[Usage] Question about fine-tuning Custom_Data

haotian-liu / LLaVA

[NeurIPS'23 Oral] Visual Instruction Tuning (LLaVA) built towards GPT-4V level capabilities and beyond.

https://llava.hliu.cc

Apache License 2.0

20.16k stars 2.22k forks source link

[Usage] Question about fine-tuning Custom_Data #1306

Open gapjialin opened 7 months ago

gapjialin commented 7 months ago

Describe the issue

Hello, there is currently a self built dataset for 80K object detection, which is used to detect the position of objects in the image. The image size is 1920x1080. When I use this data for fine-tuning, it is difficult to detect the position of objects in the image. What is the problem? The machine I am using is 8xA40, and Lora is used for fine-tuning. The other training parameters remain unchanged. My dataset example is as follows:
human: Verify if there is a presence of people in the image. gpt: There are 1 people. human: Pinpoint and describe the exact spots where each person can be found in this picture. gpt: person 1's bounding box coordinate of the region is [0.32, 0.65, 0.34, 0.75].

tctrautman commented 7 months ago

It sounds like you might need to resize your images -- take a look at "Increasing the input image resolution" improvement point in the LLaVA NeXT blog post: https://llava-vl.github.io/blog/2024-01-30-llava-next/

gapjialin commented 7 months ago

It sounds like you might need to resize your images -- take a look at "Increasing the input image resolution" improvement point in the LLaVA NeXT blog post: https://llava-vl.github.io/blog/2024-01-30-llava-next/

Thank you! I noticed that during fine-tuning, there is a description of the coordinates in the image in the dataset. Does this coordinate correspond to the image before or after compression resolution?
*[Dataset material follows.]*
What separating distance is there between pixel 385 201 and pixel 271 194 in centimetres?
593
I really want to know this question.

Linziyang1999 commented 7 months ago

It sounds like you might need to resize your images -- take a look at "Increasing the input image resolution" improvement point in the LLaVA NeXT blog post: https://llava-vl.github.io/blog/2024-01-30-llava-next/

Thank you! I noticed that during fine-tuning, there is a description of the coordinates in the image in the dataset. Does this coordinate correspond to the image before or after compression resolution? I really want to know this question.

I think it is no different because you using range 0~1， just make true you using image_radio = spatial unpad.

moaldeen commented 7 months ago

It sounds like you might need to resize your images -- take a look at "Increasing the input image resolution" improvement point in the LLaVA NeXT blog post: https://llava-vl.github.io/blog/2024-01-30-llava-next/

Thank you! I noticed that during fine-tuning, there is a description of the coordinates in the image in the dataset. Does this coordinate correspond to the image before or after compression resolution? I really want to know this question.

I want to ask you what image size or resolution did you end up doing and did it work.